The meta-analysis did not contain, according to the authors, enough data to test the hypothesis proposed by the ACCORD investigators that people with both low HDL levels and high triglyceride levels were likely to achieve the greatest benefits from fibrates. The authors also noted that ACCORD was the only trial included in the meta-analysis in which statins were routinely given.

Here is the Lancet press release:

FIBRATES PREVENT CORONARY EVENTS AND COULD HAVE ROLE IN HEART PROTECTION

A major meta-analysis of fibrate drugs has shown that they reduce the risk of major cardiovascular events, mainly through prevention of coronary artery disease and the need for revascularisation events such as angioplasty or stenting. The  findings are reported in an Article Online First and in an upcoming Lancet, written by Dr Vlado Perkovic, The George Institute for International Health, University of Sydney, NSW, Australia, and colleagues.

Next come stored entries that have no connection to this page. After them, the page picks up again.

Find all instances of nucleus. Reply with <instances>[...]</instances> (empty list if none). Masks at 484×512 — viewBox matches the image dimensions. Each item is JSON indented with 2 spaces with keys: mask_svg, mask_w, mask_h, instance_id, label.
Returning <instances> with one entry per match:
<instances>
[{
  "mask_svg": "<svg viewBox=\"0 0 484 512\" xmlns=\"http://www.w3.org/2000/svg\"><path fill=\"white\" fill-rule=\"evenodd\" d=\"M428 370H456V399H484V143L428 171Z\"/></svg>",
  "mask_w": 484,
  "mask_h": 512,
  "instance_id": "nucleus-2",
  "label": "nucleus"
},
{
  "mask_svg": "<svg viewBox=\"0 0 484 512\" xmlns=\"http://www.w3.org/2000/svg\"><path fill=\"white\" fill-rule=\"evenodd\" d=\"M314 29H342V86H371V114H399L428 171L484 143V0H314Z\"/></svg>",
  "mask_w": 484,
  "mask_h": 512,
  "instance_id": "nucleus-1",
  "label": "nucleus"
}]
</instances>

Several clinical trials have reported inconsistent findings for the effect of fibrates on cardiovascular risk. To resolve this uncertainty, the authors undertook a systematic review and meta-analysis to investigate the effects of fibrates on major clinical outcomes. The authors searched through trials published between 1950 and March, 2010. They included prospective randomised controlled trials assessing the effects of fibrates on cardiovascular outcomes compared with placebo. Relative risk (RR) reductions were calculated using standard meta-analytic techniques. The outcomes included were major cardiovascular events, coronary events, stroke, heart failure, coronary revascularisation, all-cause mortality, cardiovascular death, non-cardiovascular death, sudden death, new onset albuminuria (excessive protein excretion in urine), and adverse events.

The final analysis included 18 trials and 45 058 participants, including 2870 major cardiovascular events, 4552 coronary events, and 3880 deaths. Fibrate therapy produced a 10% RR reduction for major cardiovascular events  and a 13% RR reduction for coronary events. However fibrate treatment had no statistically significant effect on stroke,  all-cause mortality, cardiovascular mortality, or sudden death. Fibrates reduced the risk of albuminuria progression by 14% (albuminuria is an early marker of kidney disease commonly seen in patients with cardiovascular disease).  Serious adverse events were not significantly increased by fibrates.

The authors point out that the benefit of fibrate treatment on cardiovascular disease occurs mainly through prevention of coronary artery disease and the need for revascularisation events such as angioplasty or stenting.

They conclude: “The magnitude of the proportional risk reduction is more modest than that achieved with other vascular preventive therapies targeting lipids, blood pressure, and coagulation, and the clinical relevance of the effect reported here will be debated. As for other drug classes, the real clinical value will depend on both the size of the proportional risk reduction and the absolute extent of risk of the population treated. For high-risk populations, a proportional risk reduction of 10–15% would translate into a worthwhile absolute risk reduction and a plausible number needed to treat. The challenge will be to define this group in the clinical setting.”